I think, 600 some customers said that 80%, 81% said that they have more than two or more clouds.
So you have multi cloud and
You don't want to get locked into a cloud because you have a multi cloud strategy and machine learning platforms
As two major trends that are happening in our time
So let's connect it to the lake house then and see why the lake house is inevitable. Well when you look at the lake house
We have two things today and neither can fully do the job end-to-end.
We have on the one hand side data warehouses.
They do not support machine learning.
So they cannot actually align with this major trend or inflection point that we're at.
They cannot do machine learning.
In fact, you can't even store the data that machine learning workloads oftentimes use.
So machine learning often is about video.
It's often about audio.
It's often about images.
It's often about natural language, text, massive amounts of corpus text.
And data warehouses simply don't even, usually you don't even store them.
I don't know any customer that stores data in a data warehouse for that.
So already there you have that issue.
The second issue you have this fear of locking in into proprietary format into a data warehouse.
People want it to be open.
They want it to work across the clouds.
They want it to use some standard format.
So that's the second thing against data warehouses.
The third thing is the rising cost of storing all of your data in the data warehouse.
Okay.
So those three things on the one hand side make the data warehouse, it cannot be the answer to everything.
Okay.
You have to address those three questions that I brought up.
On the other hand, you have data lakes, which also have seen, you know, a big sort of adoption
in the last 10 years.
There we have one, the fact that those data lakes oftentimes
are becoming data swamps, where you're just
dumping lots of data.
But it's hard to actually make use of it,
because there is no structure to it.
Second, they don't give you great performance.
And third, they don't actually support
BI workloads, reporting workloads.
So it's very logical what I'm saying.
Data lakes cannot be the end all answer to all your data
problems because of those three things.
They can't even support BI tools properly.
And on the other hand, enterprise data warehouses
also cannot be the answer to all your data problems
because they can't even support basic machine
learning on video. Okay, so this
has to be solved and the solution is the combination of the two and
that's what we call the lake house. Now you might have a different name for it
but this will happen because the one thing that you can be sure of is that
innovation always happens. So people figure out a way to solve these two. So
in the lake house paradigm, what is it?
And how does it solve these two?
One, it's an open format based on data lakes.
So it's an open architecture.
It's not a closed off walled garden.
And you store all of your data in that data lake.
You can store now video, audio, all that kind of data.
But it's also different from a pure data lake,
because it avoids the data
swamp problem by adding a transactional layer so that you can get quality and so that you
can curate your data lake directly on your data lake. So now you can actually build in
quality and reliability into your data lake. So that's what we call the transactional quality layer.
And there are lots of solutions for that.
At Databricks, obviously, we are developing the open source project
called Delta Lake for that.
So that's one.
And then the third thing is a low latency approach
to actually accessing that data.
So you can get low latency and high throughput,
so great performance directly on the data lake,
so that your BI tools and your reporting can actually directly access it. at low latency and high throughput, so great performance directly on the Delta Lake, so
that your BI tools and your reporting can actually directly access it.

# Supplied information:
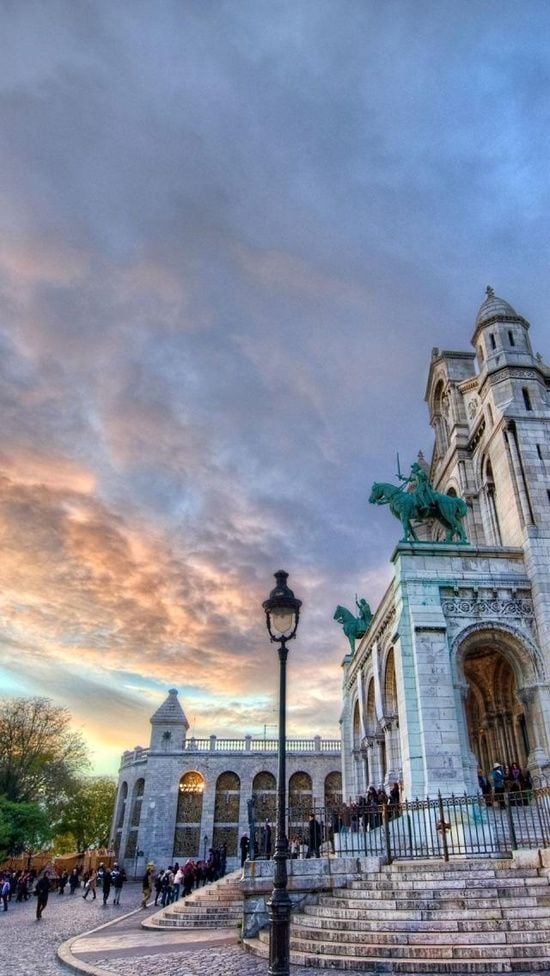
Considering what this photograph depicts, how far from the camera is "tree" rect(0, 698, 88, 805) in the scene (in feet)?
152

# Exercise objective:
Write out, word for word, the passage of the lakehouse talk above that opens with the words containing "And data warehouses" and closes with "across the clouds.".

# Task answer:
And data warehouses simply don't even, usually you don't even store them.
I don't know any customer that stores data in a data warehouse for that.
So already there you have that issue.
The second issue you have this fear of locking in into proprietary format into a data warehouse.
People want it to be open.
They want it to work across the clouds.